China announced sanctions Friday against British officials and H&M products were dropped from Chinese websites including Alibaba and JD.com over their opposition to buying cotton from Xinjiang. That hurts H&M’s ability to reach customers in a country where more than a fifth of shopping is online.

The ruling Communist Party’s Youth League launched attacks on H&M following the European Union’s decision to join the United States, Britain and Canada in imposing sanctions on Chinese officials blamed for abuses in Xinjiang.

Shockwaves spread to other brands as dozens of celebrities called off endorsement deals with Nike, Adidas, Burberry, Uniqlo and Lacoste after state media criticised the brands for expressing concern about Xinjiang.

More than 1 million members of the Uyghur and other predominantly Muslim ethnic minorities have been confined to detention camps in Xinjiang, according to foreign governments and researchers. Authorities there are accused of imposing forced labour and coercive birth control measures.

The Chinese government rejects complaints of abuses and says the camps are for job training to support economic development and combat Islamic radicalism.

US Secretary of State Antony Blinken called the sanctions “baseless” retaliation for US measures against Chinese officials.

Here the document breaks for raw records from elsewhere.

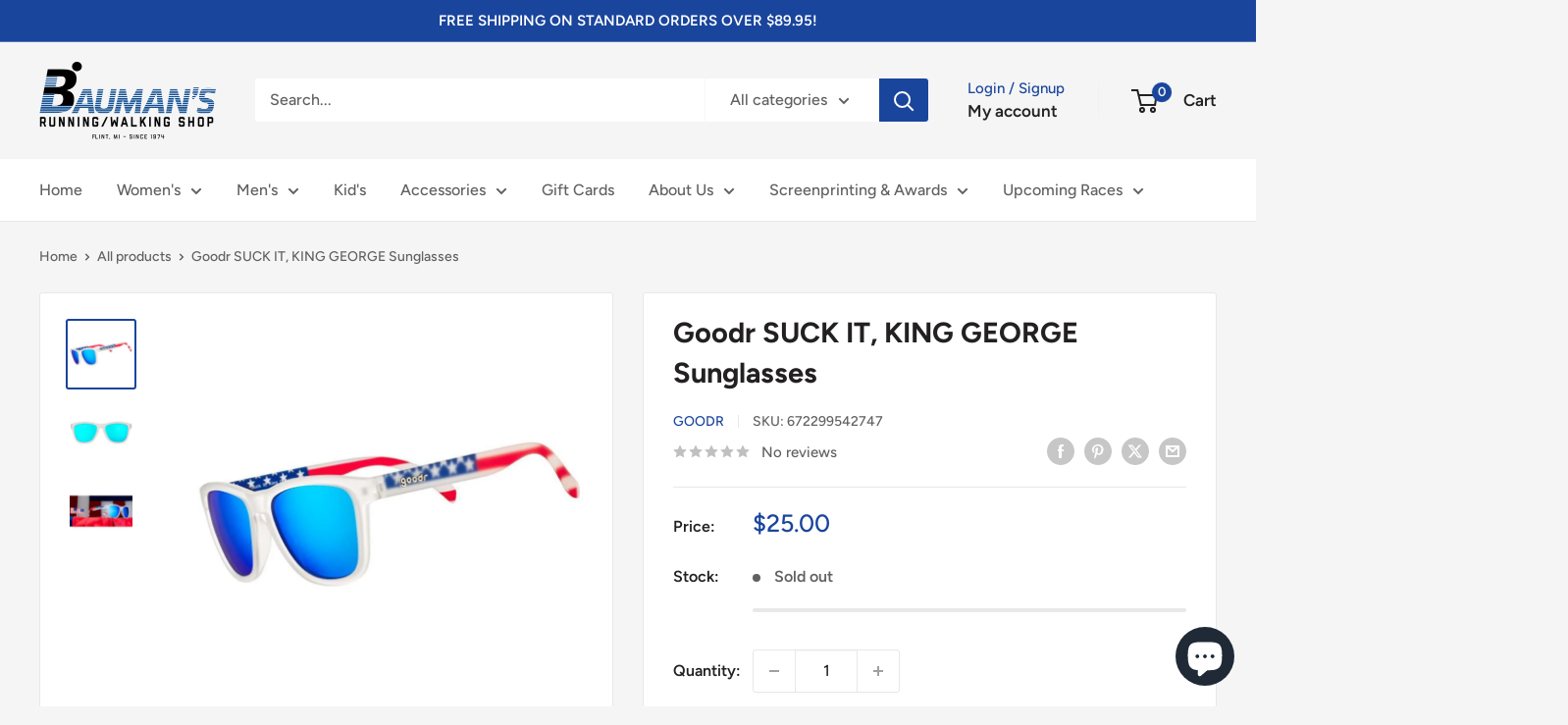

--- FILE ---
content_type: text/javascript
request_url: https://werunthistown.com/cdn/shop/t/14/assets/custom.js?v=102476495355921946141763580705
body_size: -687
content:
//# sourceMappingURL=/cdn/shop/t/14/assets/custom.js.map?v=102476495355921946141763580705
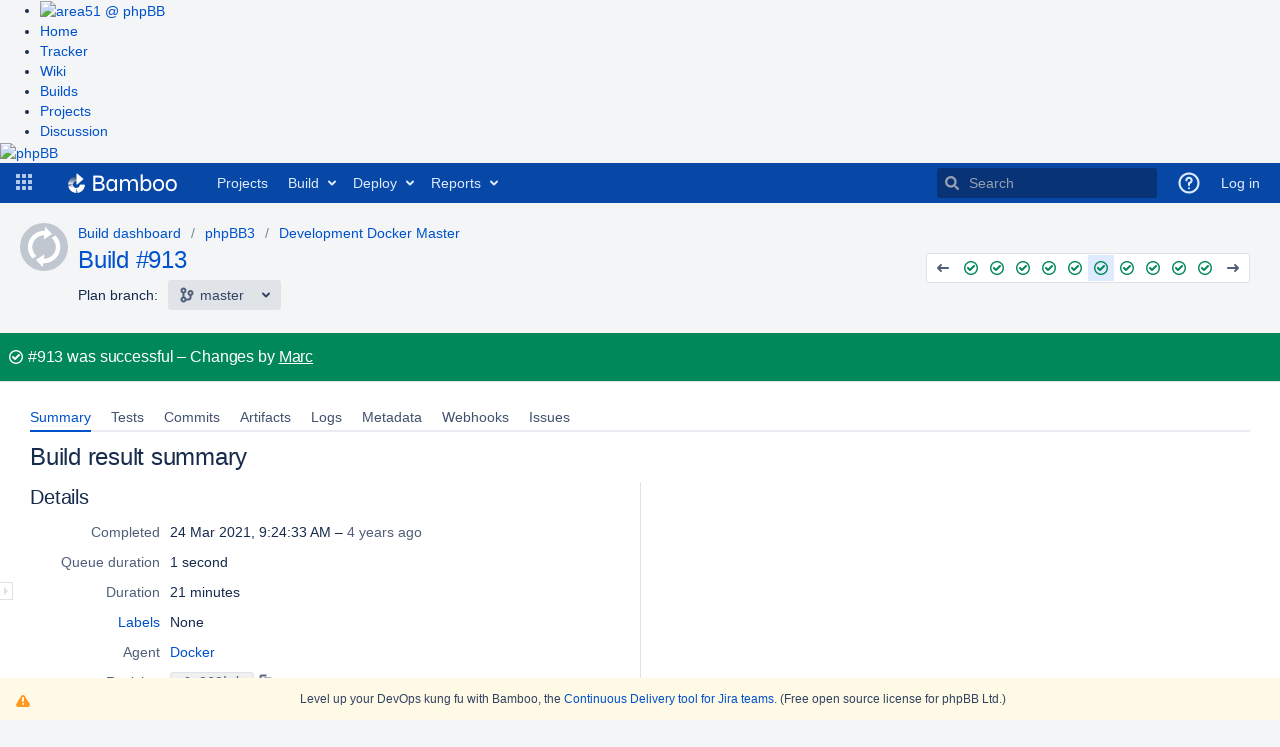

--- FILE ---
content_type: text/javascript
request_url: https://bamboo.phpbb.com/s/22f124def5934acda1f0da6b415c8115-CDN/90224/1xwkylm/9.2.24/_/download/batch/bamboo.web.resources.common:feature-branch-create/bamboo.web.resources.common:feature-branch-create.js?locale=en-US
body_size: 1379
content:
WRMCB=function(e){var c=console;if(c&&c.log&&c.error){c.log('Error running batched script.');c.error(e);}}
;
try {
/* module-key = 'bamboo.web.resources.common:feature-branch-create', location = '/feature/branch-create/branch-create.soy' */
(k=>{k.set('branch.create.branch.label','Branch name');})(WRM.I18n.km);
// This file was automatically generated from branch-create.soy.
// Please don't edit this file by hand.

/**
 * @fileoverview Templates in namespace bamboo.feature.branchCreate.
 */

if (typeof bamboo == 'undefined') { var bamboo = {}; }
if (typeof bamboo.feature == 'undefined') { bamboo.feature = {}; }
if (typeof bamboo.feature.branchCreate == 'undefined') { bamboo.feature.branchCreate = {}; }


bamboo.feature.branchCreate.chooseBranch = function(opt_data, opt_ignored) {
  return '' + aui.form.fieldGroup({content: '' + aui.form.label({forField: 'branchesForCreation', content: 'Branch name', isRequired: true}) + aui.form.input({id: 'branchesForCreation', type: 'text', extraClasses: 'text long-field', name: 'branchesForCreation', isRequired: true}) + ((opt_data.errors && opt_data.errors['branchesForCreation']) ? aui.form.fieldError({message: opt_data.errors['branchesForCreation'][0]}) : '')});
};
if (goog.DEBUG) {
  bamboo.feature.branchCreate.chooseBranch.soyTemplateName = 'bamboo.feature.branchCreate.chooseBranch';
}


bamboo.feature.branchCreate.row = function(opt_data, opt_ignored) {
  return aui.icons.icon({icon: 'branch', useIconFont: true}) + ' ' + soy.$$escapeHtml(opt_data.item.name);
};
if (goog.DEBUG) {
  bamboo.feature.branchCreate.row.soyTemplateName = 'bamboo.feature.branchCreate.row';
}

}catch(e){WRMCB(e)};
;
try {
/* module-key = 'bamboo.web.resources.common:feature-branch-create', location = '/feature/branch-create/branch-create-dialog.js' */
"use strict";define("feature/branch-create/dialog",["jquery","marionette","feature/branch-create/branch-autocomplete"],(function(t,e,n){return e.ItemView.extend({tagName:"div",template:!1,initialize:function(){var e=this;t(this.getOption("manualSwitch")).on("click",(function(){return e.switchToManual()})),t(this.getOption("autoSwitch")).on("click",(function(){return e.switchToAuto()}))},onRender:function(){new n({url:this.getOption("fetchBranchesUrl"),el:this.el,errors:this.getOption("errors")}).render()},switchToAuto:function(){t(this.getOption("autoBranchTab")).show().removeClass("hidden"),t(this.getOption("manualBranchTab")).hide().addClass("hidden"),t(this.getOption("creationTypeInput")).val("AUTO")},switchToManual:function(){t(this.getOption("autoBranchTab")).hide().addClass("hidden"),t(this.getOption("manualBranchTab")).show().removeClass("hidden"),t(this.getOption("creationTypeInput")).val("MANUAL")}})}));
}catch(e){WRMCB(e)};
;
try {
/* module-key = 'bamboo.web.resources.common:feature-branch-create', location = '/feature/branch-create/branch-autocomplete.js' */
(k=>{k.set('branch.create.placeholder','Choose the branch name');})(WRM.I18n.km);
"use strict";define("feature/branch-create/branch-autocomplete",["underscore","jquery","marionette"],(function(e,r,t){return t.ItemView.extend({template:bamboo.feature.branchCreate.chooseBranch,serializeData:function(){return{errors:this.options.errors}},ui:{input:"#branchesForCreation"},onRender:function(){this.ui.input.auiSelect2({ajax:{url:this.options.url,dataType:"json",quietMillis:250,cache:!0,data:function(e){return{searchTerm:e||"","max-result":1e6}},results:function(e){return{results:e.branches.branch.map((function(e){return{name:e.name}}))}}},placeholder:AJS.I18n.getText("branch.create.placeholder"),minimumResultsForSearch:0,multiple:!0,separator:"~",id:function(e){return e.name},formatResult:function(r){return e.isEmpty(r)?"":bamboo.feature.branchCreate.row({item:r})},formatSelection:function(r){return e.isEmpty(r)?"":bamboo.feature.branchCreate.row({item:r})}})}})}));
}catch(e){WRMCB(e)};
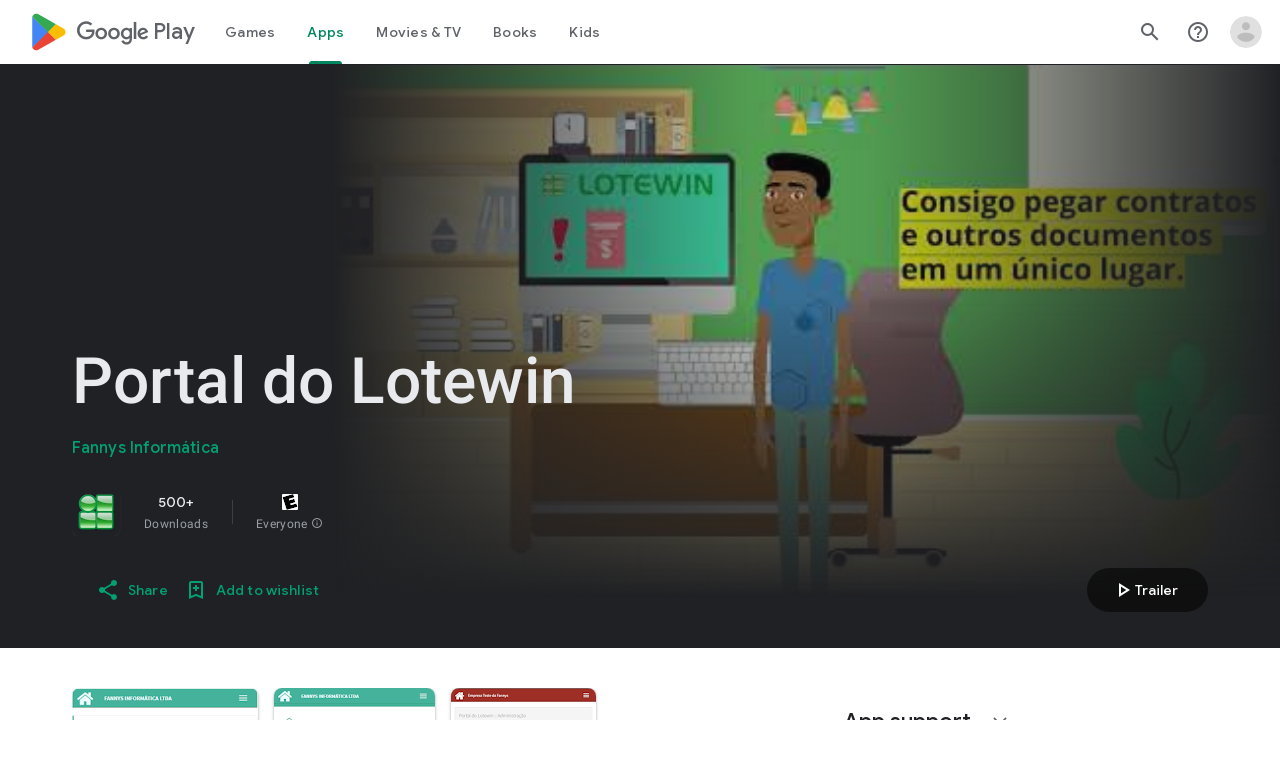

--- FILE ---
content_type: text/plain; charset=utf-8
request_url: https://play.google.com/play/log?format=json&authuser&proto_v2=true
body_size: -435
content:
["900000","1768843158738"]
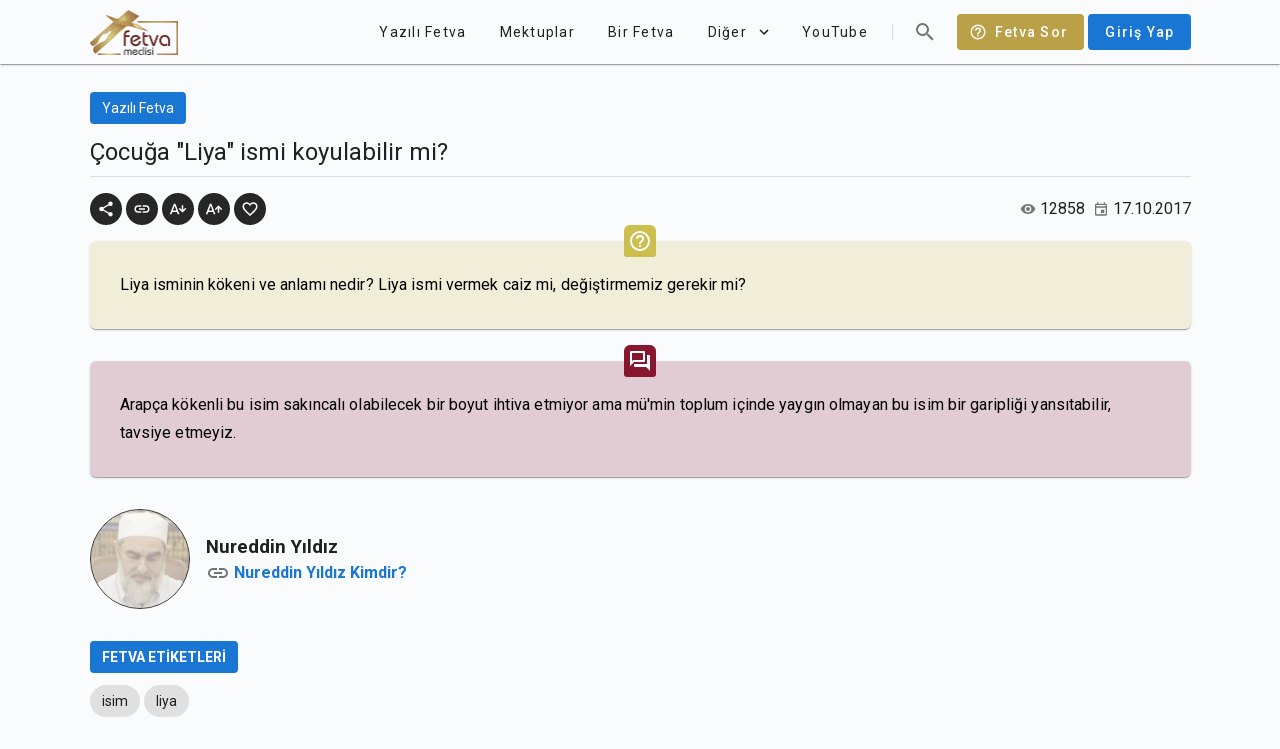

--- FILE ---
content_type: text/css; charset=UTF-8
request_url: https://fetvameclisi.com/_nuxt/css/1161ed6.css
body_size: 82
content:
.nuxt-progress{position:fixed;top:0;left:0;right:0;height:2px;width:0;opacity:1;transition:width .1s,opacity .4s;background-color:#000;z-index:999999}.nuxt-progress.nuxt-progress-notransition{transition:none}.nuxt-progress-failed{background-color:red}body{background-color:#f9fbfd}.cursor-pointer{cursor:pointer}.img-circle{border-radius:50%}.hover-underline{text-decoration:none}.hover-underline:hover{text-decoration:underline}.layout-bottom-navigation.v-bottom-navigation .v-btn{height:56px!important}.h-16px{height:16px!important}img.app-logo{vertical-align:middle}body.dialog-open{height:100vh;overflow-y:hidden}.last-p-mb-0 p:last-child{margin-bottom:0!important}.author-full-name{font-size:1.17rem!important}.theme--light.v-skeleton-loader .v-skeleton-loader__list-item-avatar-two-line{background-color:transparent!important}.page-enter-active{transition:opacity .2s ease}.page-leave-active{transition:opacity .3s ease}.page-enter,.page-leave-to{opacity:0}.inner-app-bar .v-toolbar__content{padding-left:0!important;padding-right:0!important}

“Beijing’s attempts to intimidate and silence those speaking out for human rights and fundamental freedoms only contribute to the growing international scrutiny of the ongoing genocide and crimes against humanity in Xinjiang,” he said.

“We stand in solidarity with Canada, the UK, the EU, and other partners and allies around the world in calling on the PRC to end the human rights violations and abuses against predominantly Muslim Uyghurs and members of other ethnic and religious minority groups in Xinjiang and to release those arbitrarily detained,” Blinken said in a statement.